» **TO DO**: Copy out every line exactly as given.

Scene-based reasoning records
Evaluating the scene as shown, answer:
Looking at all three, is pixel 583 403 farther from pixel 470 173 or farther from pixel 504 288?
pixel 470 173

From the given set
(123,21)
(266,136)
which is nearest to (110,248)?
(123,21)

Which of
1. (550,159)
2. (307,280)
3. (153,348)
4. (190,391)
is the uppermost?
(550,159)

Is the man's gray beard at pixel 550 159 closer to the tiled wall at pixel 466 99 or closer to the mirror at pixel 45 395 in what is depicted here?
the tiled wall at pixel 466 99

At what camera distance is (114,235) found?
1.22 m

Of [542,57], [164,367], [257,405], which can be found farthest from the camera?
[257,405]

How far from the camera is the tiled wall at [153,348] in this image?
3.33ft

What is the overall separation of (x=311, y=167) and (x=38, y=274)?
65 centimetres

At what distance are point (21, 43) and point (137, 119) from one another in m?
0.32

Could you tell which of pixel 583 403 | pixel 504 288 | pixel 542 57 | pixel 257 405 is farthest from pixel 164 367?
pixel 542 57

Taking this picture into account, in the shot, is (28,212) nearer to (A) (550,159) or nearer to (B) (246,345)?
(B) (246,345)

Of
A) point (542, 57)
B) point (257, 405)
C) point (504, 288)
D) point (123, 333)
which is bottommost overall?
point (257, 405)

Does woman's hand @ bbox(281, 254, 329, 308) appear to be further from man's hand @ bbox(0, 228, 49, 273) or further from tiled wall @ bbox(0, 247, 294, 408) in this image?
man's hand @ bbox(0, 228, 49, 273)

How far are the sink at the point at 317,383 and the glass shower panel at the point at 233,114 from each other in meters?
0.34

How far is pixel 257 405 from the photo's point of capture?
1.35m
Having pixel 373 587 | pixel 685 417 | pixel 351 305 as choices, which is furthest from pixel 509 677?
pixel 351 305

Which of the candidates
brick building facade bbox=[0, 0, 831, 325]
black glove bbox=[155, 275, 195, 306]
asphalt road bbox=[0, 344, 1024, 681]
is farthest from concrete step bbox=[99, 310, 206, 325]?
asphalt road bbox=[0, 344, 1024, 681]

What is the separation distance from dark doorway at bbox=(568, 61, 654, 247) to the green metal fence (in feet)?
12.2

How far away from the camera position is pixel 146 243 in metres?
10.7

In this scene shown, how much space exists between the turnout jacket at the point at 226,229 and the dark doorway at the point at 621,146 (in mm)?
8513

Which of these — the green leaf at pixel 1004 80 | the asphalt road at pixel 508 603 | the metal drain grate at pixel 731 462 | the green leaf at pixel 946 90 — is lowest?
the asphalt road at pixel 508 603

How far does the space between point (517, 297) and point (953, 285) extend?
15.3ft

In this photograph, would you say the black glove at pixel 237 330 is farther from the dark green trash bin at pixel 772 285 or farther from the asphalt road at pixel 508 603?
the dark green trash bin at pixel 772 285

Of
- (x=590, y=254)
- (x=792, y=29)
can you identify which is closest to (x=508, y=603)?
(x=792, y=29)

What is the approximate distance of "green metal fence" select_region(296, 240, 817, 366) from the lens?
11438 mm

» **RESPONSE**:
Evaluating the scene as shown, answer:
Looking at all three, is pixel 583 403 farther from pixel 470 173 or farther from pixel 504 288?
pixel 470 173

From the given set
(123,21)
(266,136)
which is nearest to (110,248)?
(123,21)

Which of
1. (550,159)
2. (307,280)
3. (153,348)
4. (190,391)
is the uppermost?
(550,159)

Is the man's gray beard at pixel 550 159 closer to the tiled wall at pixel 466 99 or closer to the mirror at pixel 45 395 in what is depicted here?
the tiled wall at pixel 466 99

At what camera distance is (114,235) found?
1.22 m

Of [542,57], [164,367], [257,405], which can be found farthest from the camera?
[257,405]

How far from the camera is the tiled wall at [153,348] in this image?
3.33ft

What is the overall separation of (x=311, y=167) and (x=38, y=274)?
65 centimetres

At what distance are point (21, 43) and point (137, 119) from one another in m?
0.32

Could you tell which of pixel 583 403 | pixel 504 288 | pixel 542 57 | pixel 257 405 is farthest from pixel 164 367?
pixel 542 57

Taking this picture into account, in the shot, is (28,212) nearer to (A) (550,159) or nearer to (B) (246,345)?
(B) (246,345)

Of
A) point (542, 57)
B) point (257, 405)
C) point (504, 288)
D) point (123, 333)
which is bottommost overall?
point (257, 405)

Does woman's hand @ bbox(281, 254, 329, 308) appear to be further from man's hand @ bbox(0, 228, 49, 273) or further from tiled wall @ bbox(0, 247, 294, 408) in this image?
man's hand @ bbox(0, 228, 49, 273)

How far are the sink at the point at 317,383 and the glass shower panel at the point at 233,114 from each other in meters?
0.34

How far is pixel 257 405 from the photo's point of capture?
1.35m
Having pixel 373 587 | pixel 685 417 | pixel 351 305 as choices, which is furthest from pixel 509 677?
pixel 351 305

Which of the candidates
brick building facade bbox=[0, 0, 831, 325]
black glove bbox=[155, 275, 195, 306]
asphalt road bbox=[0, 344, 1024, 681]
is farthest from concrete step bbox=[99, 310, 206, 325]?
asphalt road bbox=[0, 344, 1024, 681]

What is the separation distance from dark doorway at bbox=(568, 61, 654, 247) to the green metal fence (in feet)?
12.2

How far away from the camera position is pixel 146 243 in metres?
10.7

In this scene shown, how much space exists between the turnout jacket at the point at 226,229 and the dark doorway at the point at 621,146 (in mm)?
8513

Which of these — the green leaf at pixel 1004 80 | the asphalt road at pixel 508 603 | the metal drain grate at pixel 731 462 | the green leaf at pixel 946 90 — is lowest?
the asphalt road at pixel 508 603

How far does the space between point (517, 297) and point (953, 285) extend?
15.3ft

In this photograph, would you say the black glove at pixel 237 330 is farther from the dark green trash bin at pixel 772 285 or farther from the asphalt road at pixel 508 603?
the dark green trash bin at pixel 772 285

Of
- (x=590, y=254)
- (x=792, y=29)
can you identify which is closest to (x=508, y=603)?
(x=792, y=29)

What is the approximate distance of "green metal fence" select_region(296, 240, 817, 366) from the lens?
11438 mm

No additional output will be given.